Einführung EU-weiter Sammelklagen endgültig beschlossen

Die Einführung von EU-weiten Sammelklagen ist final beschlossen. Das EU-Parlament billigte am Dienstag eine Einigung mit den Mitgliedstaaten vom Sommer, wonach Verbraucher künftig überall in der EU gemeinsam juristisch gegen Unternehmen vorgehen können. Die neue Richtlinie tritt damit in einigen Wochen in Kraft, die 27 EU-Staaten haben anschließend zwei Jahre Zeit, um ihre nationale Rechtslage entsprechend anzupassen, und weitere sechs Monate um sie anzuwenden.

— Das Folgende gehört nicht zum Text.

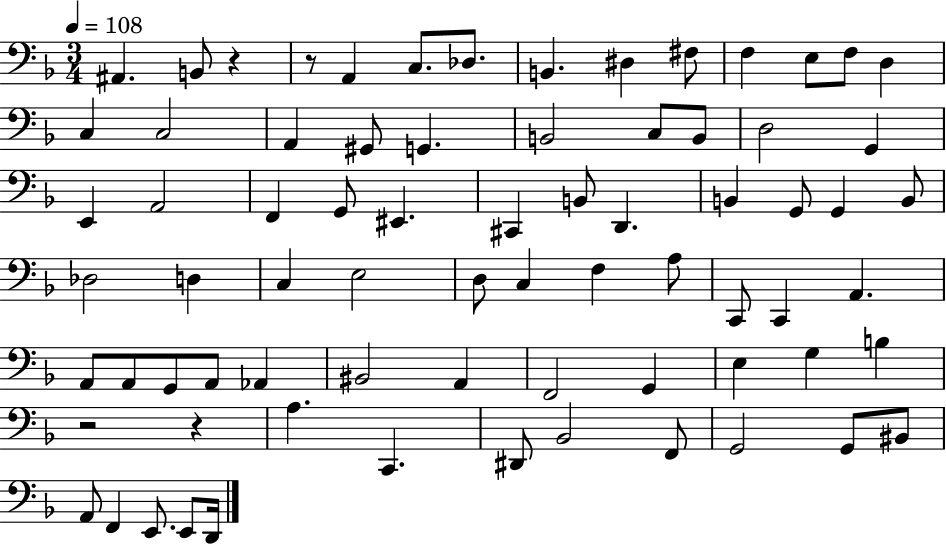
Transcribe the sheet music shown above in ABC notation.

X:1
T:Untitled
M:3/4
L:1/4
K:F
^A,, B,,/2 z z/2 A,, C,/2 _D,/2 B,, ^D, ^F,/2 F, E,/2 F,/2 D, C, C,2 A,, ^G,,/2 G,, B,,2 C,/2 B,,/2 D,2 G,, E,, A,,2 F,, G,,/2 ^E,, ^C,, B,,/2 D,, B,, G,,/2 G,, B,,/2 _D,2 D, C, E,2 D,/2 C, F, A,/2 C,,/2 C,, A,, A,,/2 A,,/2 G,,/2 A,,/2 _A,, ^B,,2 A,, F,,2 G,, E, G, B, z2 z A, C,, ^D,,/2 _B,,2 F,,/2 G,,2 G,,/2 ^B,,/2 A,,/2 F,, E,,/2 E,,/2 D,,/4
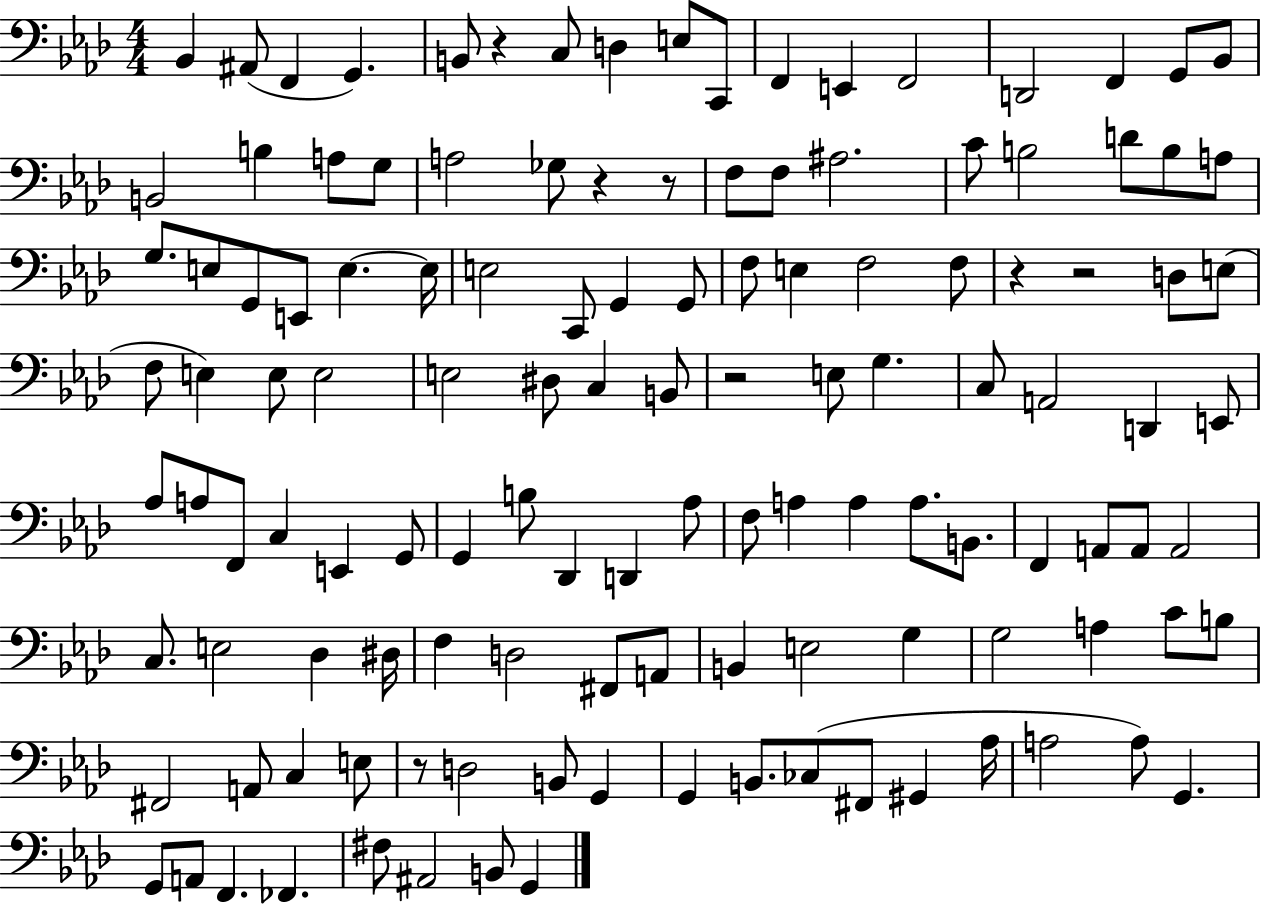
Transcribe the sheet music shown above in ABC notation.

X:1
T:Untitled
M:4/4
L:1/4
K:Ab
_B,, ^A,,/2 F,, G,, B,,/2 z C,/2 D, E,/2 C,,/2 F,, E,, F,,2 D,,2 F,, G,,/2 _B,,/2 B,,2 B, A,/2 G,/2 A,2 _G,/2 z z/2 F,/2 F,/2 ^A,2 C/2 B,2 D/2 B,/2 A,/2 G,/2 E,/2 G,,/2 E,,/2 E, E,/4 E,2 C,,/2 G,, G,,/2 F,/2 E, F,2 F,/2 z z2 D,/2 E,/2 F,/2 E, E,/2 E,2 E,2 ^D,/2 C, B,,/2 z2 E,/2 G, C,/2 A,,2 D,, E,,/2 _A,/2 A,/2 F,,/2 C, E,, G,,/2 G,, B,/2 _D,, D,, _A,/2 F,/2 A, A, A,/2 B,,/2 F,, A,,/2 A,,/2 A,,2 C,/2 E,2 _D, ^D,/4 F, D,2 ^F,,/2 A,,/2 B,, E,2 G, G,2 A, C/2 B,/2 ^F,,2 A,,/2 C, E,/2 z/2 D,2 B,,/2 G,, G,, B,,/2 _C,/2 ^F,,/2 ^G,, _A,/4 A,2 A,/2 G,, G,,/2 A,,/2 F,, _F,, ^F,/2 ^A,,2 B,,/2 G,,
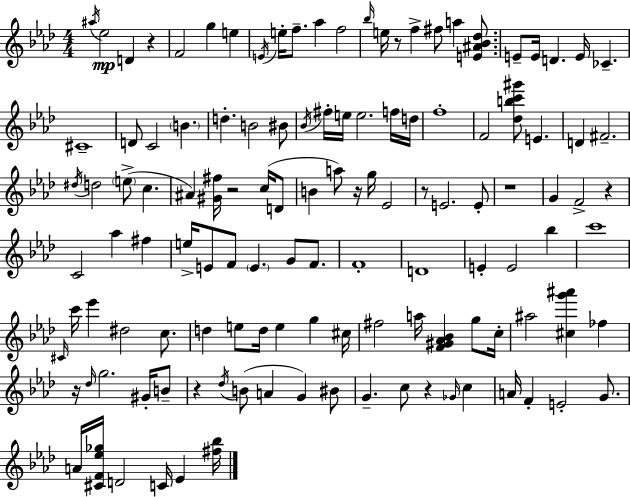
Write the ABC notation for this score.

X:1
T:Untitled
M:4/4
L:1/4
K:Fm
^a/4 _e2 D z F2 g e E/4 e/4 f/2 _a f2 _b/4 e/4 z/2 f ^f/2 a [E^A_B_d]/2 E/2 E/4 D E/4 _C ^C4 D/2 C2 B d B2 ^B/2 _B/4 ^f/4 e/4 e2 f/4 d/4 f4 F2 [_dbc'^g']/2 E D ^F2 ^d/4 d2 e/2 c ^A [^G^f]/4 z2 c/4 D/2 B a/2 z/4 g/4 _E2 z/2 E2 E/2 z4 G F2 z C2 _a ^f e/4 E/2 F/2 E G/2 F/2 F4 D4 E E2 _b c'4 ^C/4 c'/4 _e' ^d2 c/2 d e/2 d/4 e g ^c/4 ^f2 a/4 [F^G_A_B] g/2 c/4 ^a2 [^cg'^a'] _f z/4 _d/4 g2 ^G/4 B/2 z _d/4 B/2 A G ^B/2 G c/2 z _G/4 c A/4 F E2 G/2 A/4 [^CF_e_g]/4 D2 C/4 _E [^f_b]/4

Die Richtlinie sieht vor, dass künftig "qualifizierte Stellen" stellvertretend für Verbraucher Ansprüche auf Schadenersatz, Preisminderungen oder Ersatzlieferungen auch grenzüberschreitend einklagen können. Dafür müssen die Mitgliedstaaten mindestens eine kompetente Stelle benennen und finanziell ausstatten. In einigen Ländern bestand die Möglichkeit für Verbraucher, kollektiv gegen Unternehmen vorzugehen, bislang grundsätzlich nicht

In Deutschland können Verbraucherschützer zwar bereits mit einer Musterfeststellungsklage stellvertretend für tausende Verbraucher vor Gericht ziehen. Doch anschließend muss jeder Einzelne erneut klagen und eine konkrete Summe Geld einfordern. Die neuen EU-Regeln gehen darüber hinaus: Bei einheitlichen Ansprüchen können die Verbraucherschützer künftig direkt auf Zahlungen oder andere Leistungen klagen. Die Bundesregierung wird also nachbessern müssen.

"Ab jetzt müssen Verbraucherinnen und Verbraucher nicht mehr jahrelang auf Entschädigung warten", erklärte der SPD-Europaabgeordnete Tiemo Wölken. Demnach sollen die neuen Regeln auch helfen, missbräuchliche Handelspraktiken wie massenhafte Preiserhöhungen etwa im Energiebereich zu unterbinden.

Die EU-Kommission hatte die Möglichkeit grenzüberschreitender Sammelklagen im April 2018 als Reaktion auf den VW-Abgasskandal vorgeschlagen. Zuvor hatte es bereits mehrmals derartige Vorhaben gegeben, die sich aber nie konkretisierten. Auch den nun final beschlossenen Vorschlag hatten die Mitgliedstaaten lange blockiert.

Kritiker insbesondere aus der Wirtschaft führten häufig das Beispiel der USA an, wo die Möglichkeit für Verbandsklagen zu einer Klagehäufung und hohen Anwaltskosten geführt hätten. Verbraucherschützer sehen dieses Risiko mit den neuen EU-Regeln nicht, weil nur geprüfte und zugelassene Verbände klagen können. Missbrauch soll dem EU-Parlament zufolge zudem dadurch vorgebeugt werden, dass die Prozesskosten immer von der unterlegenen Partei getragen werden.